Over the past year, FSSA has been working on a plan to help elderly people in need of long-term care receive those services — like physical therapy or a home health aide — at home, instead of in a nursing home.
The plan the FSSA initially proposed consisted of five elements: make eligibility faster; link the payments health care providers receive to patient outcomes; move long-term services and supports from a fee-for-service system to a risk-based managed care system; create an integrated data system that connects providers, patients and facilities with the state; and grow and sustain the workforce.
The agency says the state’s current system is hard to navigate. In a managed care system, a long-term care provider has to navigate different health services for patients. A moratorium that had been in place to prevent Indiana from moving to risk-based managed care ended last year.
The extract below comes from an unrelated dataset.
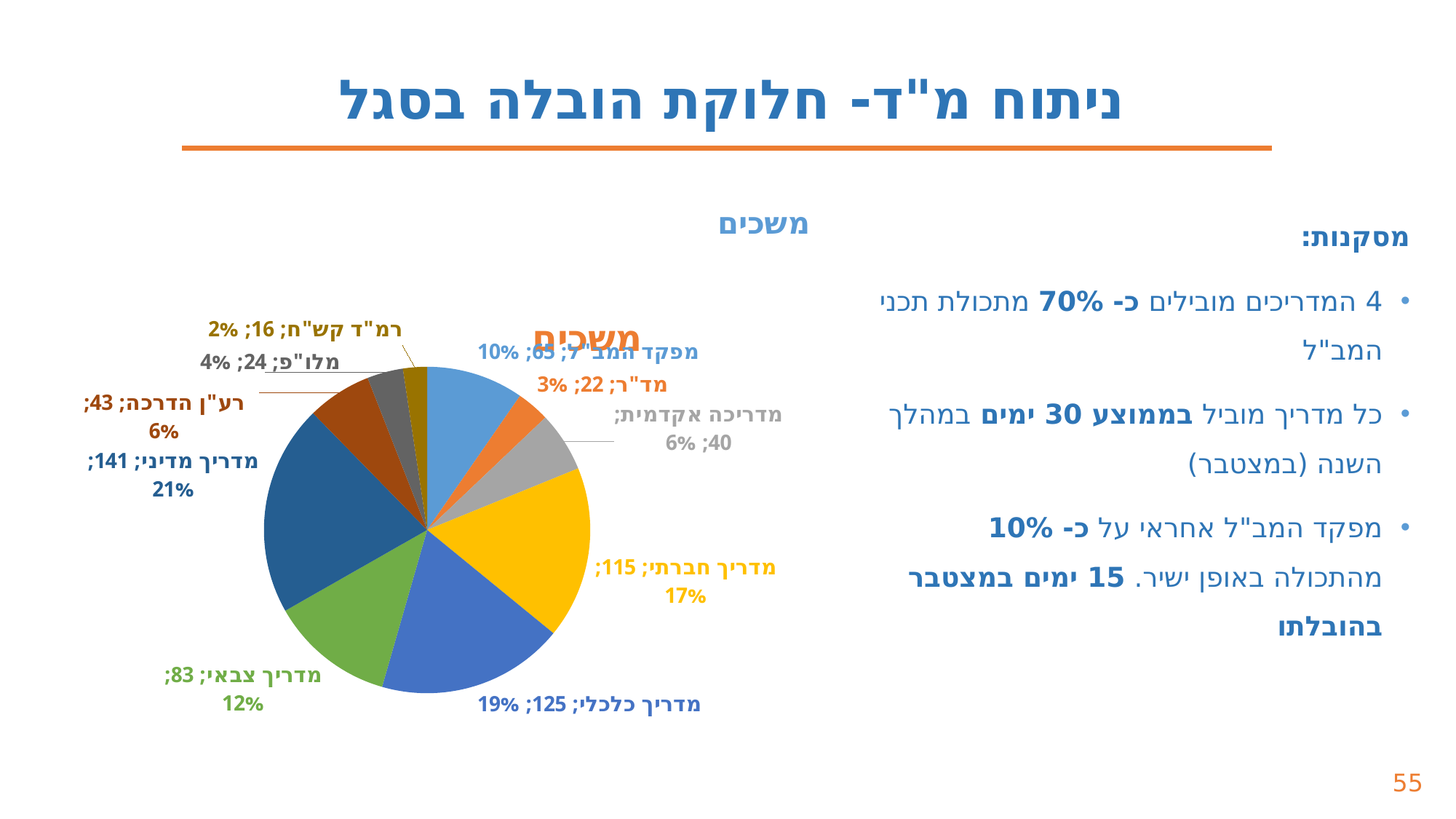
How many slices does the pie chart have? 10 Which category has the smallest slice in the pie chart? רמ"ד קש"ח What is the difference between the values for מדריך כלכלי and מדריך חברתי? 10 What is the value for מפקד המב"ל in the pie chart? 65 What share of the pie does מדריכה אקדמית represent? 6% What is the title of the pie chart? משכים Which category has the largest slice in the pie chart? מדריך מדיני What share of the pie does מדריך כלכלי represent? 19% What kind of chart is shown on the slide? pie chart What is the value for מלו"פ in the pie chart? 24 What is the value for מדריך מדיני in the pie chart? 141 Which is larger, the value for מדריך צבאי or the value for רע"ן הדרכה? מדריך צבאי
The FSSA worked with stakeholders, presented a plan during the summer to lawmakers and prepared a report for state officials.
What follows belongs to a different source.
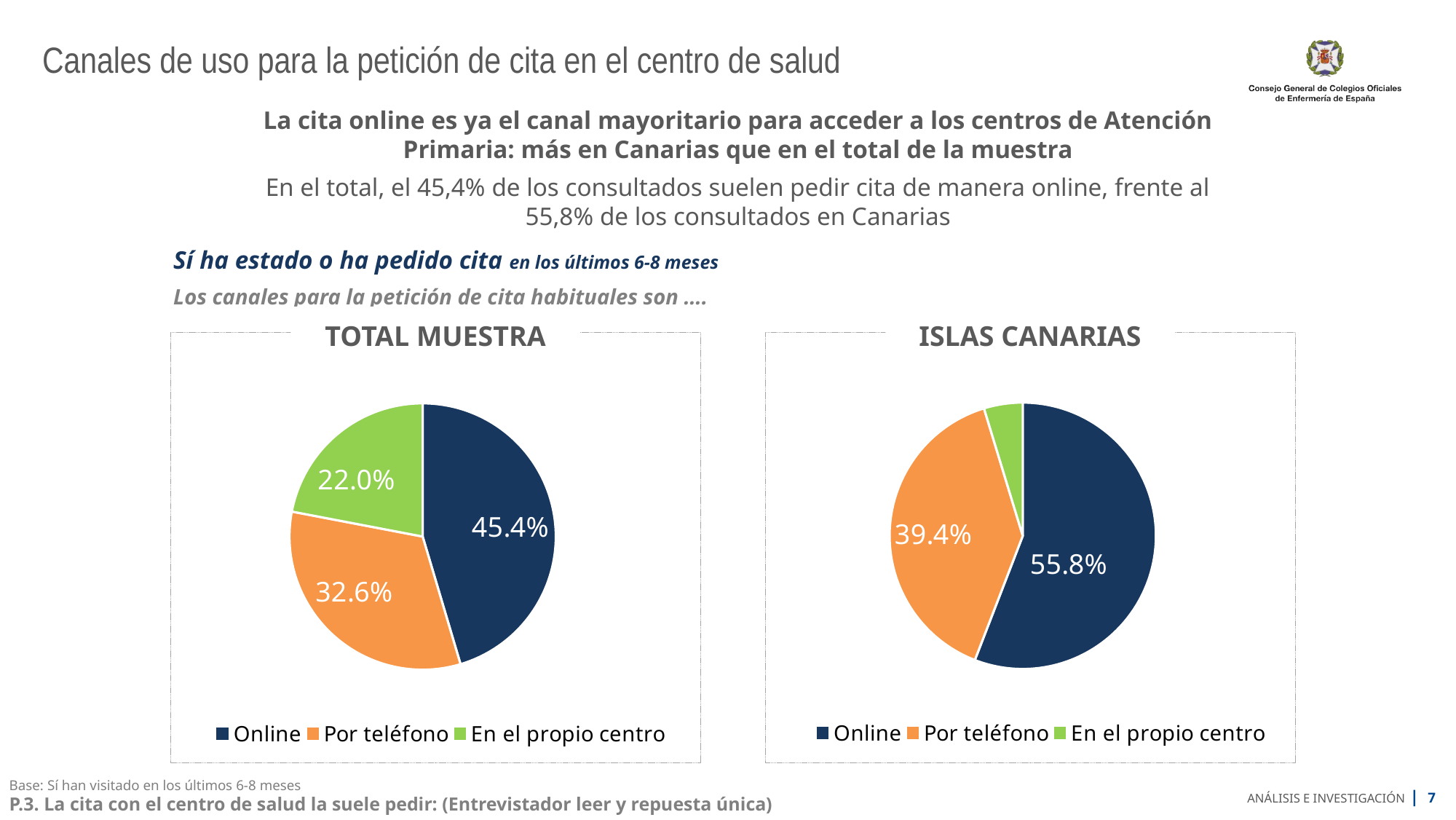
In the TOTAL MUESTRA chart, what is the value for En el propio centro? 22.0% What type of chart is used for TOTAL MUESTRA? Pie chart How many categories does the legend of the ISLAS CANARIAS chart list? 3 What is the difference between the Online share in the ISLAS CANARIAS chart and the Online share in the TOTAL MUESTRA chart? 10.4 percentage points In the ISLAS CANARIAS chart, which channel has the smallest slice? En el propio centro In the ISLAS CANARIAS chart, what is the value for Online? 55.8% In the TOTAL MUESTRA chart, what share of respondents request appointments online? 45.4% In the TOTAL MUESTRA chart, what is the difference between the Por teléfono and En el propio centro shares? 10.6 percentage points In the TOTAL MUESTRA chart, what is the value for Por teléfono? 32.6% In the TOTAL MUESTRA chart, which channel has the largest slice? Online Which is larger: the Por teléfono share in the TOTAL MUESTRA chart or the Por teléfono share in the ISLAS CANARIAS chart? ISLAS CANARIAS In the ISLAS CANARIAS chart, what is the value for Por teléfono? 39.4%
But now, a spokesman for the FSSA says a bill proposed – Senate Bill 407 – will render efforts to reform the system useless.
SB 407, which is authored by Sen. Mark Messmer (R-Jasper), would create a pilot program for 10 counties in northwest Indiana and establish safeguards FSSA must follow, like not letting insurance companies set reimbursement rates and a requirement to provide patients adequate time to make a decision about providers or services.
It would apply to Medicaid recipients who are either eligible for Medicare, over age 60, blind, disabled or receiving services through either the aged and disabled Medicaid waiver, a risk-based managed care program for aged, blind or disabled individuals who are not eligible to participate in the federal Medicare program, or the state Medicaid plan services.
Participants in the pilot program would have to live in one of these counties: Fulton, Jasper, LaPorte, Lake, Marshall, Newton, Porter, Pulaski, St. Joseph or Starke.
The bill also contains a provision that FSSA secretary Dr. Dan Rusyniak says would make it hard to expand the reforms statewide.
“By limiting any reform to a narrow part of the northwest corner of the state, by limiting it to only specific types of organizations, by limiting it to 2027, and by adding new, and not previously discussed safeguards, this bill makes meaningful reform impossible,” Rusyniak said in a hearing on Feb. 10.
Rep. Mike Karickhoff (R-Kokomo), who is sponsoring the bill in the House, said reform of Indiana’s current system for long-term care is needed, but it should be done in “smart and locally-driven ways.”
“This bill, in its current form, would slow down the reforms that are being proposed, would affect
those counties and would give us the opportunity to study how this is going to affect nursing homes,” Karickhoff said. “And hopefully, drive more residents into in-home care, because we know in Indiana, we have far more people going to nursing homes that would prefer to be — and should be — in their homes.”
But Rusyniak said a pilot program would be hard to navigate.
“We'd have to run … a managed care program in one part of the state, [while] keeping the rest of the state in the traditional fee for service programs,” Rusyniak said. “We'd have to run them simultaneously.”
Proponents of SB 407 say the bill would be a step in the right direction. They support and acknowledge the need for reform but do not agree with FSSA’s plan for a managed care system. They’re willing to explore it on a pilot basis before considering a complete overhaul of the statewide program.
Indiana Health Care Association president Zachary Cattell said his organization collaborated with FSSA and agreed with most of FSSA’s plan. However, Cattell said switching entirely to a managed care system would “put recipients of care and providers under the direct control of insurance companies and [create] financial uncertainty with our Medicaid financing program.”
FSSA’s statewide plan “would contract with a certain type of insurance company at a cost of hundreds of millions of dollars per year for those few insurance companies to decide what care is provided, where it can be provided, and who provides it,” Cattell said.
Rusyniak said costs will rise no matter what.
“The difference, though, is the steepness,” Rusyniak said. “If we leave it on a fee-for-service system, the costs are going to grow much more deeply, because more people are going to be in nursing facilities. If we go to our system, more people will be at home. So the costs, you know, are going to not rise as steep.”
Eric Essley is president of LeadingAge Indiana, a lobbyist organization for nonprofit nursing facilities. Essley said his organization recognizes the need for reform, but believes it must be done at an appropriate pace and with appropriate safeguards. He says SB 407 will do that.
“It provides an opportunity to properly study the effects of a shift toward managed care without ending care for Hoosiers all at once,” Essley said in his testimony on Feb. 10. “Further, it establishes the safeguards that protect the interests of caregivers along the way, especially at a time when they are struggling to properly staff the existing infrastructure.”
The House Public Health Committee could amend and vote on the bill Wednesday. It would take effect upon passage, but it’s unclear how fast the pilot program could be established. The program would expire in July 2027.